Tuesday, March 23, 2010

videoky, cockfighting and mangos. oh my!

the next morning we flew straight to cebu.
fine with me. honestly this was just a trip of 'going with the flow.'
we were not in cebu for too long and we were trying to find a way to get to moalboal (a beach town with good diving and waterfalls). as the boys were bargaining with a car driver...i looked around. ok...i straight up stared.

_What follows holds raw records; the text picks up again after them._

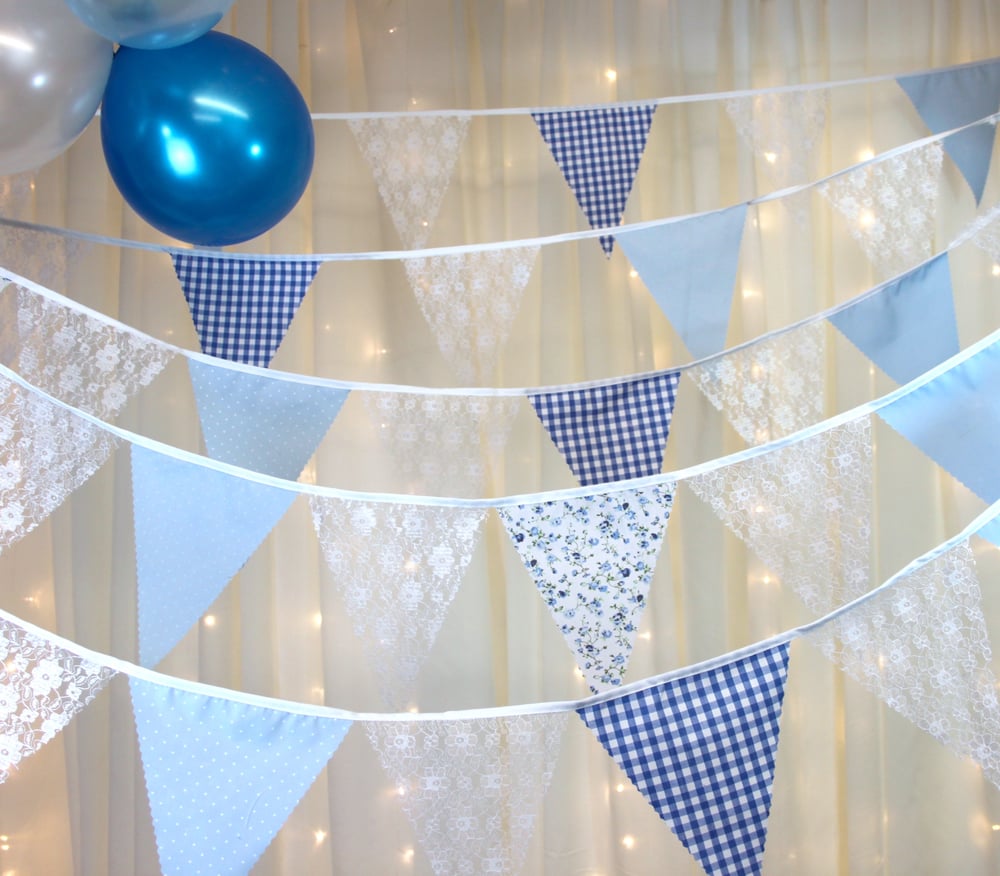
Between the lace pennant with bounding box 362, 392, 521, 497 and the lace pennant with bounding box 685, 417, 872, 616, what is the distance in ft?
1.63

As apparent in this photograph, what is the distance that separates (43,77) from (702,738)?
1221 mm

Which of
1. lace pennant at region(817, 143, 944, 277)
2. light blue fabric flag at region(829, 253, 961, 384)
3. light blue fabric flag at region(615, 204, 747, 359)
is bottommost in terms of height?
light blue fabric flag at region(829, 253, 961, 384)

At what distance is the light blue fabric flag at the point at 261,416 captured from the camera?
1.73 metres

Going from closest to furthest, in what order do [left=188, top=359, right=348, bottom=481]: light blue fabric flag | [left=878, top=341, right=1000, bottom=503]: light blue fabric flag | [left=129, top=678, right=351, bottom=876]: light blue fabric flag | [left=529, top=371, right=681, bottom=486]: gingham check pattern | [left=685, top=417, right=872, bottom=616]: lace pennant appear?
[left=129, top=678, right=351, bottom=876]: light blue fabric flag < [left=878, top=341, right=1000, bottom=503]: light blue fabric flag < [left=685, top=417, right=872, bottom=616]: lace pennant < [left=188, top=359, right=348, bottom=481]: light blue fabric flag < [left=529, top=371, right=681, bottom=486]: gingham check pattern

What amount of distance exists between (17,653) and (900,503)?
73.9 inches

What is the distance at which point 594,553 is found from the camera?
160cm

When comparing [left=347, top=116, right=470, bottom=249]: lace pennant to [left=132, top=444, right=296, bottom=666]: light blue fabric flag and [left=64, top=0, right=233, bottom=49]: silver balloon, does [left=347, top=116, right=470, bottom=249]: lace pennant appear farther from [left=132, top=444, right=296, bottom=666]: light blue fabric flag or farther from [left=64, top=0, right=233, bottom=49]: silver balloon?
[left=132, top=444, right=296, bottom=666]: light blue fabric flag

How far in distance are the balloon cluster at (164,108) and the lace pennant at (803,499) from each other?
0.80 m

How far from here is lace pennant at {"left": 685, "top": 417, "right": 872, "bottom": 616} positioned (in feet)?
5.24

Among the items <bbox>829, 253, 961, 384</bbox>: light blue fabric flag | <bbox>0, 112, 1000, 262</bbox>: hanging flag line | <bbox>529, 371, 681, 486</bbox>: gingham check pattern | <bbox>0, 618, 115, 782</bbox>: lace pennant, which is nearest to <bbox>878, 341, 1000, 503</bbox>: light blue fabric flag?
<bbox>829, 253, 961, 384</bbox>: light blue fabric flag

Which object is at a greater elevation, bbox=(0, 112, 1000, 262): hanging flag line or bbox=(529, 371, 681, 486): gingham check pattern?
bbox=(0, 112, 1000, 262): hanging flag line

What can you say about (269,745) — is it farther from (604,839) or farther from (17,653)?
(604,839)

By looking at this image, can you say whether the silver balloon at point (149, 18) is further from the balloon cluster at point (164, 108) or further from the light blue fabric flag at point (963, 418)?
the light blue fabric flag at point (963, 418)

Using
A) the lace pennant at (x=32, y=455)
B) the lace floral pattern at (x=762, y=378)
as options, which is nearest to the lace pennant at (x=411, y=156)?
the lace floral pattern at (x=762, y=378)
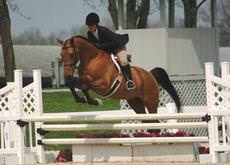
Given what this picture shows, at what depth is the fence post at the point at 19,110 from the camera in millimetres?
10484

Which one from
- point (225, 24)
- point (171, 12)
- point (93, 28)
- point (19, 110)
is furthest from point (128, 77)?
point (225, 24)

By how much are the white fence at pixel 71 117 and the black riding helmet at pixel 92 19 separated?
4.76 ft

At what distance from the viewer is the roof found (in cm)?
5334

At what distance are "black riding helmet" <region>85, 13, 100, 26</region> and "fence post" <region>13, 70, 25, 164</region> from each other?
150cm

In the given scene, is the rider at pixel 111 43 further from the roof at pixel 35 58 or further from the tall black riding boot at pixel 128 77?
the roof at pixel 35 58

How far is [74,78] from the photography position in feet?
30.6

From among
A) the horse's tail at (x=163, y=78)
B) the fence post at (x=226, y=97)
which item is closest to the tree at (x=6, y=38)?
the horse's tail at (x=163, y=78)

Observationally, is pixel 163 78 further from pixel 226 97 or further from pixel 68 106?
pixel 68 106

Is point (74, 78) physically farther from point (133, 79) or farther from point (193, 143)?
point (193, 143)

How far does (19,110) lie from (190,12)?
8591 mm

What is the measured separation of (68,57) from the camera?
30.3 feet

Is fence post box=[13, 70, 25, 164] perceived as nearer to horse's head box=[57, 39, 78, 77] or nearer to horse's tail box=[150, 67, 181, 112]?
horse's head box=[57, 39, 78, 77]

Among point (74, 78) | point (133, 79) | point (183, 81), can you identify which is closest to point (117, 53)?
point (133, 79)

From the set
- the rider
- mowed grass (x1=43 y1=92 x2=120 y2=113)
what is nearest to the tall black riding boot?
the rider
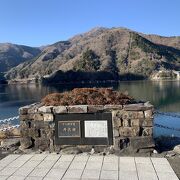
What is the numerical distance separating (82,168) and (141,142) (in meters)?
2.61

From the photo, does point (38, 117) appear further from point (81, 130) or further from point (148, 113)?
point (148, 113)

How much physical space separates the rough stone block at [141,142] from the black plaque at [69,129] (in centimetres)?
192

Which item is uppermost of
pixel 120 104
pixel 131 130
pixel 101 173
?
pixel 120 104

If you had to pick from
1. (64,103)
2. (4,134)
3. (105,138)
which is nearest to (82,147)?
(105,138)

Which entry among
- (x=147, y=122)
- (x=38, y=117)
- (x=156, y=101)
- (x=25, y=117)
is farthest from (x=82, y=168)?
(x=156, y=101)

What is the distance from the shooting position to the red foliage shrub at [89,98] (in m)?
12.5

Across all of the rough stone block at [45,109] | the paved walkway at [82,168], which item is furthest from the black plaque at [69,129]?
the paved walkway at [82,168]

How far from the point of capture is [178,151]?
11.8 m

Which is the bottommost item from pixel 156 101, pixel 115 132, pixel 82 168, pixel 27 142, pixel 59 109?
pixel 156 101

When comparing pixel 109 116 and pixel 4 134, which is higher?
pixel 109 116

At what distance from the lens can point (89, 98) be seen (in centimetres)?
1271

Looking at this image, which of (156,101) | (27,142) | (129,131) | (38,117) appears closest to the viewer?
(129,131)

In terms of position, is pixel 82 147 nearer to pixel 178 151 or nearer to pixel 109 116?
pixel 109 116

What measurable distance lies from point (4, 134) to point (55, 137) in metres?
3.96
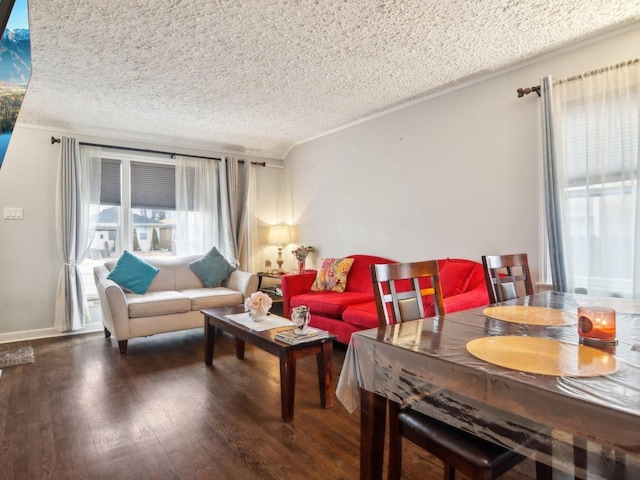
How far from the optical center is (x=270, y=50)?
9.07 feet

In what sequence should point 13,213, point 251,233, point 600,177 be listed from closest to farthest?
point 600,177
point 13,213
point 251,233

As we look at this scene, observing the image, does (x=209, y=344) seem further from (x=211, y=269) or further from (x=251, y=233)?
(x=251, y=233)

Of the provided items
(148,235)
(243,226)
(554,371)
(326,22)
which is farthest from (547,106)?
(148,235)

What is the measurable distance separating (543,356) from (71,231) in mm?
4703

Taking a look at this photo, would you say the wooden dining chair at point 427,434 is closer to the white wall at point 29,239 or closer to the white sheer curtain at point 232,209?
the white sheer curtain at point 232,209

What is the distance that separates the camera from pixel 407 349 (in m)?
1.20

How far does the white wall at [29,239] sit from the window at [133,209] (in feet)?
1.38

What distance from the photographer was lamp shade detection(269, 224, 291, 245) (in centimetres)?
559

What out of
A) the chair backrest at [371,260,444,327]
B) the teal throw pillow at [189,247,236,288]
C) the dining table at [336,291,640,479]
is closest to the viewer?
the dining table at [336,291,640,479]

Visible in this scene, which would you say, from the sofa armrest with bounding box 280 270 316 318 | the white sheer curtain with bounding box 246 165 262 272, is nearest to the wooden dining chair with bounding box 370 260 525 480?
the sofa armrest with bounding box 280 270 316 318

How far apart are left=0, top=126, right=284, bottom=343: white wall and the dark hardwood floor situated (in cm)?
101

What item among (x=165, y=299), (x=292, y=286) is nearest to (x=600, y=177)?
(x=292, y=286)

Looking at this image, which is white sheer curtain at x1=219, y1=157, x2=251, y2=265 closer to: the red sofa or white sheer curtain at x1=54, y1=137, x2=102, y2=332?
the red sofa

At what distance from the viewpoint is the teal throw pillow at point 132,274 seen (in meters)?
4.08
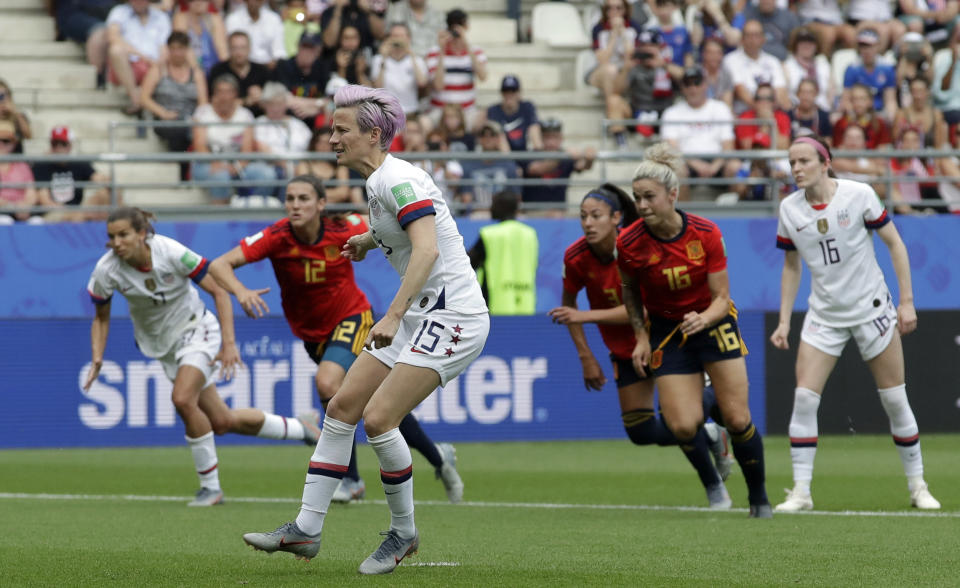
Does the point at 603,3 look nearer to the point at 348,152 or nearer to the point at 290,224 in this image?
the point at 290,224

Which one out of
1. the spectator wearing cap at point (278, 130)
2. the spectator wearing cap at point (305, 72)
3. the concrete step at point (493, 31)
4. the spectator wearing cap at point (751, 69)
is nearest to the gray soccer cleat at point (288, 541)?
the spectator wearing cap at point (278, 130)

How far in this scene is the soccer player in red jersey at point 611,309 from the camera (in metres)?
9.27

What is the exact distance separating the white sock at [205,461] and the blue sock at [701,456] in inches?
127

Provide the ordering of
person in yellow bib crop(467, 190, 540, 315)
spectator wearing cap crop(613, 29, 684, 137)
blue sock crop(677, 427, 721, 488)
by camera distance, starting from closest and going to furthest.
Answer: blue sock crop(677, 427, 721, 488), person in yellow bib crop(467, 190, 540, 315), spectator wearing cap crop(613, 29, 684, 137)

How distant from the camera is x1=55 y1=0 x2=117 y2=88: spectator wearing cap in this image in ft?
61.4

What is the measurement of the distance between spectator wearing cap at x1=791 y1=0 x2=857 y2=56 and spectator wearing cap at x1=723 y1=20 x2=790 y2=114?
1.60 m

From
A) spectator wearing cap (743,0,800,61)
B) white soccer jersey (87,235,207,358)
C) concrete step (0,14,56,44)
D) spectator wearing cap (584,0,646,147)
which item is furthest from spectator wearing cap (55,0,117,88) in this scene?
white soccer jersey (87,235,207,358)

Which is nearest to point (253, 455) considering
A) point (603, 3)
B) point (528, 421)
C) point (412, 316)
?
point (528, 421)

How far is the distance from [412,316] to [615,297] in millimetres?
3327

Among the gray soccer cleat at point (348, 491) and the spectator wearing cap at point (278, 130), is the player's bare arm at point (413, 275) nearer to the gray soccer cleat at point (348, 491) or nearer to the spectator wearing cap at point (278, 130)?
the gray soccer cleat at point (348, 491)

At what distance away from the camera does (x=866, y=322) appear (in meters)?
9.37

there was a very dirty little naked boy who didnt even look two years old, he was wondering around, really close to the street. he didnt look like he belonged to anyone. two other small boys were begging us for money. other kids were playing around us...one of them fell and i instinctively went to help him, all the other kids pointed fingers and laughed. he started to cry. and i tried scolding the other kids. ha. and then they started pointing fingers and laughing at me. and then in the middle of the chaos a marching band comes by. a full out marching band, with trumpets and drums. no one really reacted. there are kids trying to sell us water and corn and the sound of roasters is inescapable.
where the hell are we?
as we took the bus to moalboal, you realize we (me and the filipinos) are staring at each other. some of the towns we went to had never had tourist (i dont really like that word). in fact one town we got surrounded. and the police came because they thought there was a riot or something. we were just looking for an ATM. and everyone smiled at us and wanted to give us a ride on their tricycles (and our money of course).
i came for unknown reasons...knowing that it would be an experience none the less.
philippines is a place i will never forget. and although all these 'experiences' may change me and may be 'enlightening'...there are times during my trip when i get this fear and agitation that my traveling has become trivial. and nothing seems more important than being home. not because of the shallow comforts that i have done nothing to deserve. not because of a warm shower or clean water. not because i want to sleep in my own bed. but because this is where the people i love that most are. and i wouldnt really consider it 'home sick.' more of a calling. a calling to to go. and a calling to come back.